* [Written instruction 1]: From the post on software development environments, translate the sentence "Each production instance of BP has its own dedicated BP dev instance." into Spanish.
-*-*-
Hi,
We have in house SW development with support of full SW dev lifecycle, ie dev, FAT, UAT, prod environments.
For BP development we decided to simplify the lifecycle process with only dev, pre-prod, prod environments.
We skip FAT and UAT. Pre-prod means we run the process in production environment but it didn't get the official 'in production' tag yet. The first step of pre-prod is the acceptance test with business (the equivalent of UAT) and being strictly monitored by our operations team and business for the first weeks.
We only have 'production like' data in our UAT environment that would need special preparation to ensure it covers the scope of our process. Since we don't have IT projects for each of our process and our release cycles are much shorter than such projects, we decided for a pre-produdction approach.
The dev workplaces for our developers are located in the FAT environment.
Technically, we have two servers: production servers (1 app, 1 DB) and non-production server (1 app, 1 DB)
Each set of servers is located in its own network segment, but for us this does not matter. We cannot directly access the other environment (dev<>prod) but we don't have to anyways.
Each of the server runs several instances of BP with different purpose and required by GDPR.
Each production instance of BP has its own dedicated BP dev instance.
-*-*-
* [Written instruction 2]: Gather every line of the records below that contains the word "nearer".

* [Dataset content]:
-*-*-
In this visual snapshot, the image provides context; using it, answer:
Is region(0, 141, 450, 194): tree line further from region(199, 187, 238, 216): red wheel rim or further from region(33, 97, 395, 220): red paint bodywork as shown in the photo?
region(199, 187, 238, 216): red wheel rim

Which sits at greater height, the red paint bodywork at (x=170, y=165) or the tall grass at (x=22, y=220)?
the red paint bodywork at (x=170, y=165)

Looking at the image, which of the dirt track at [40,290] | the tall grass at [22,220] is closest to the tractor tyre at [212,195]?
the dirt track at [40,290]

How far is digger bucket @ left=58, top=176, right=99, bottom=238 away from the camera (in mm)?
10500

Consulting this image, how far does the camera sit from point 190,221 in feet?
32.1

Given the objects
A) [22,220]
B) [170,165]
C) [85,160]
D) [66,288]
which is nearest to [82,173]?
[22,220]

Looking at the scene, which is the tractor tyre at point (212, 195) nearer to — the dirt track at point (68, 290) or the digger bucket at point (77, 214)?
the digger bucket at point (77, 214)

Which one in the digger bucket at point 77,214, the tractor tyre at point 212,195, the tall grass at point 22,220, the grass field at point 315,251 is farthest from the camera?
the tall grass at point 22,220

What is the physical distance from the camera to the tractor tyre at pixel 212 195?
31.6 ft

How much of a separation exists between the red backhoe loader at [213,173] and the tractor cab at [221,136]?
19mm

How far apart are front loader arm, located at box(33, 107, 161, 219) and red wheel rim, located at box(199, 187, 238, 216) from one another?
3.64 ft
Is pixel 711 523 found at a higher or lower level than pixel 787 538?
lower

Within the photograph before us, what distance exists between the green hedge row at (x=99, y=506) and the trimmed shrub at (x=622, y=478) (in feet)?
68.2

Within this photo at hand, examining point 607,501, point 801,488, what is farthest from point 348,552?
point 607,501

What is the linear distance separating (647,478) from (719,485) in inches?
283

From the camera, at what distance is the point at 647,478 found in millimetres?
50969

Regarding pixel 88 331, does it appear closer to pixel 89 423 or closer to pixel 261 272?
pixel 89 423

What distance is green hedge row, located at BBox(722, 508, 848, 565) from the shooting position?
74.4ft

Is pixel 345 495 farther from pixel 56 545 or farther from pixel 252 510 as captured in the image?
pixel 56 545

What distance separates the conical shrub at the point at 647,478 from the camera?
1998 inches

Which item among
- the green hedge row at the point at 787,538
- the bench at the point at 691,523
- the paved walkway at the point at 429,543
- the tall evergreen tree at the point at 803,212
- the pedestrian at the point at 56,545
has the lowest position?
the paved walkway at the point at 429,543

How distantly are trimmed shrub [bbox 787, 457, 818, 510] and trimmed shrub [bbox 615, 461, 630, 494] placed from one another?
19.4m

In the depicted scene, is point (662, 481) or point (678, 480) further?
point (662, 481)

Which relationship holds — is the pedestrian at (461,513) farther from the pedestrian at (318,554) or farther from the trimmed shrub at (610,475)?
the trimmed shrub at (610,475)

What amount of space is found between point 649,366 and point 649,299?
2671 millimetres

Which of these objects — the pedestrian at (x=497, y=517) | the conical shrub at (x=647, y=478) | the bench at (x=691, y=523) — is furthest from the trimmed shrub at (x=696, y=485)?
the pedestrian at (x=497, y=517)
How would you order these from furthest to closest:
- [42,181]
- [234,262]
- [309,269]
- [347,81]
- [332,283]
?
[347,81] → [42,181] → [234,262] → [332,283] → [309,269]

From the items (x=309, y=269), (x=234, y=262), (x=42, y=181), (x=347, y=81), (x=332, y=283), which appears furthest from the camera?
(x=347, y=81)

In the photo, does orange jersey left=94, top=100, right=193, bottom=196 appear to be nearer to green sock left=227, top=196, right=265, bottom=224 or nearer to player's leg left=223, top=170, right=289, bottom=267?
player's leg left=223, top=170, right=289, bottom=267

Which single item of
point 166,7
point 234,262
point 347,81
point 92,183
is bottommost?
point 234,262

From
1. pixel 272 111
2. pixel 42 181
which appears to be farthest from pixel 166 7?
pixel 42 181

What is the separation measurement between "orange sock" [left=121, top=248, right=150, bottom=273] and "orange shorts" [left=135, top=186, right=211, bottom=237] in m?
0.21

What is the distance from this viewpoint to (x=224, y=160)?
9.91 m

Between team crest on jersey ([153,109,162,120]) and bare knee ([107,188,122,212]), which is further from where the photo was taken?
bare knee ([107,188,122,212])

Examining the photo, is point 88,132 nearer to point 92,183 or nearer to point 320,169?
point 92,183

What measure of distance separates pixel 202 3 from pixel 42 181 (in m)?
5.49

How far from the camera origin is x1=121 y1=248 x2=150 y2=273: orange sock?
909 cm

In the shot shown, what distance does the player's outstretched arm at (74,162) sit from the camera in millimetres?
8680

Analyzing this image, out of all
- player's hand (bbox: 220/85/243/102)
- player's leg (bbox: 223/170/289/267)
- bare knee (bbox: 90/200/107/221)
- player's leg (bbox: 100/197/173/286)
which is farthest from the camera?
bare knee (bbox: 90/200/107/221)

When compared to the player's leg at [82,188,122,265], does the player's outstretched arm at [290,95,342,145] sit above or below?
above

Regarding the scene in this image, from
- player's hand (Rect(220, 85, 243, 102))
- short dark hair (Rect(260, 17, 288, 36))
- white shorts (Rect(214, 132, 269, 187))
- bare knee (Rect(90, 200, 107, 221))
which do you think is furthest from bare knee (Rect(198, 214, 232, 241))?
-*-*-
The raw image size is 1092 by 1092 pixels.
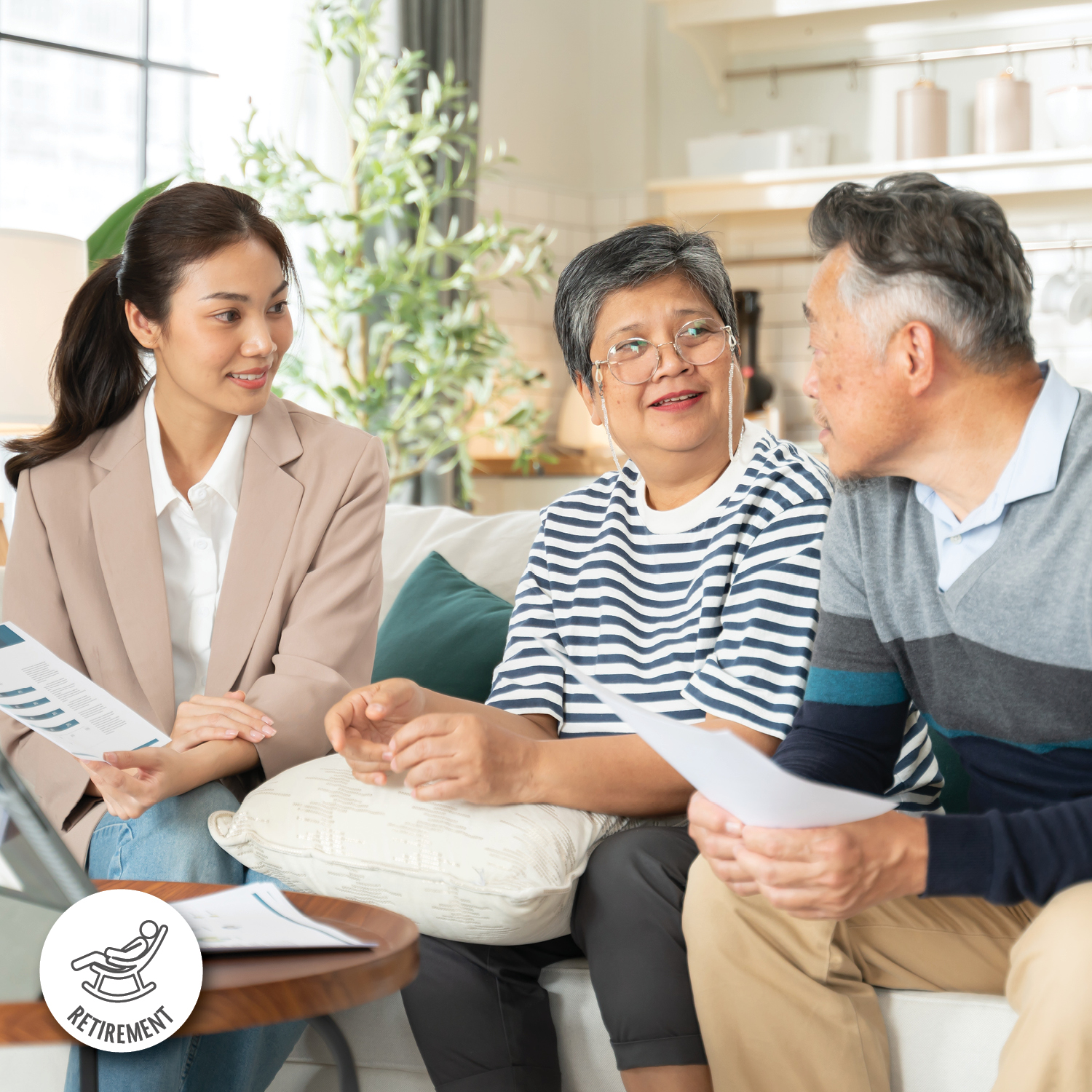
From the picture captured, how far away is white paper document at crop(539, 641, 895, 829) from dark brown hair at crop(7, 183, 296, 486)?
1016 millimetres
-*-*-
* [Task answer 1]: Cada instancia de producción de BP tiene su propia instancia de desarrollo de BP dedicada.

* [Task answer 2]:
Looking at the scene, which is the tractor tyre at point (212, 195) nearer to — the dirt track at point (68, 290) or the digger bucket at point (77, 214)?
In the photo, does orange jersey left=94, top=100, right=193, bottom=196 appear to be nearer to green sock left=227, top=196, right=265, bottom=224 or nearer to player's leg left=223, top=170, right=289, bottom=267?
Examining the photo, is point 88,132 nearer to point 92,183 or nearer to point 320,169?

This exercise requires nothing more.